9C’est vers la fin de l’ouvrage que ressort cependant la nature utopiste de l’essai : le chapitre 22, divisé en nombreux sous-chapitres, expose de façon détaillée le projet du Congrès moral mondial, une nouvelle organisation du monde imaginée par l’auteur. Dans ce nouvel ordre mondial, « tous les peuples de races et de nations différentes parleraient à la perfection la langue française à côté de leur langue maternelle, ce qui contribuerait immensément à leur union »8. C’est justement dans le chapitre 8, « Confusion de Babylone », que l’auteur explique sa prédilection pour la langue française en tant que « langue universelle ».

Une déclinaison originale de l’idéologie linguistique du « génie de la langue française »

10Le débat autour d’une langue auxiliaire internationale vouée à faciliter les échanges entre les êtres humains ne date certainement pas du XXe siècle. Bon nombre de philosophes se sont penchés sur la question à l’époque moderne, comme Bacon, Pascal, Descartes, Leibniz ou Locke.

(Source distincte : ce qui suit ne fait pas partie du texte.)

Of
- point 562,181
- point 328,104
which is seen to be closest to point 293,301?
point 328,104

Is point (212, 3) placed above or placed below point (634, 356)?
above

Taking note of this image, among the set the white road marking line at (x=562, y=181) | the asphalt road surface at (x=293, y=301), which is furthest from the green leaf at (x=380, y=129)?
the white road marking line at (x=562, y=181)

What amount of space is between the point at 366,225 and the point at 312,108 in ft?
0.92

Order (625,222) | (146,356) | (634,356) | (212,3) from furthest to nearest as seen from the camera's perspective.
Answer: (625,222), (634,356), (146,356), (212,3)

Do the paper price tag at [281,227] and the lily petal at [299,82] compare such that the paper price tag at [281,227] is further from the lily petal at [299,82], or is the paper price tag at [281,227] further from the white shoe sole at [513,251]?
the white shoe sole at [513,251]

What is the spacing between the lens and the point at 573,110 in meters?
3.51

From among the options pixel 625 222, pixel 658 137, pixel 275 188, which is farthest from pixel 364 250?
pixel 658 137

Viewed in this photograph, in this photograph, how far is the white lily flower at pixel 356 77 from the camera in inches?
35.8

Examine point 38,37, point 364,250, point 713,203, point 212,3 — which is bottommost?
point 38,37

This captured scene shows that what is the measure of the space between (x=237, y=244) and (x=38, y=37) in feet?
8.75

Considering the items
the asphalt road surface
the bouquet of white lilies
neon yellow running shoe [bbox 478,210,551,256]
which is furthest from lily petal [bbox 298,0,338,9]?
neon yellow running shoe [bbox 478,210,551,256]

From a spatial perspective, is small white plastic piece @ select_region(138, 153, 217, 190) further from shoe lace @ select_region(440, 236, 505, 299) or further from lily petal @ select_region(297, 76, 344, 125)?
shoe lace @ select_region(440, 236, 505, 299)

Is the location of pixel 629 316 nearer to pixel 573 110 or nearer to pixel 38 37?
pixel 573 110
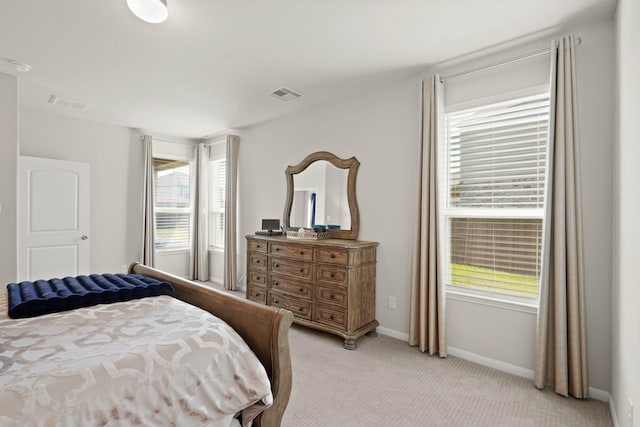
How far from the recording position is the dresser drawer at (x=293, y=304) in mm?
3279

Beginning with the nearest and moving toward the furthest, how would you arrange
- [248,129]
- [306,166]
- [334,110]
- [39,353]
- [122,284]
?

  • 9 G. Flechia, La lingua internazionale, Schio, Arti Grafiche, 1909.
  • 10  « […] L’ideale di una lingua intesa a facilitare lo scambio del pensiero […] non poteva ragionevol (...)

11Les premières années du siècle dernier ont été marquées par un vif retour de ce débat, comme en témoigne la conférence donnée à Schio (Italie) le 9 mai 1909 par Giuseppe Flechia, membre-fondateur de la Société internationale de Dialectologie romane de Bruxelles9. L’actualité du débat autour de la langue internationale s’expliquerait, d’après lui, par la résurgence d’idéaux humanitaires, d’appels à la paix et à la solidarité internationale, ainsi que par les progrès scientifiques et techniques10. Il ne fait aucun doute que l’engouement pour les langues auxiliaires artificielles développées dans la seconde moitié du XIXe siècle – notamment, le volapük et l’esperanto – a contribué de façon considérable à relancer la discussion lors des décennies suivantes. Flechia, à l’instar d’autres linguistes contemporains, se prononce contre les langues artificielles, qui suivraient une tendance inverse à celle des langues naturelles, les premières allant dans le sens d’une simplification, les deuxièmes portées à la complexification de par leur nature.

  • 11 Flechia cite à cet égard « i delegati dell’Unione internazionale delle Accademie riunitasi a Parigi (...)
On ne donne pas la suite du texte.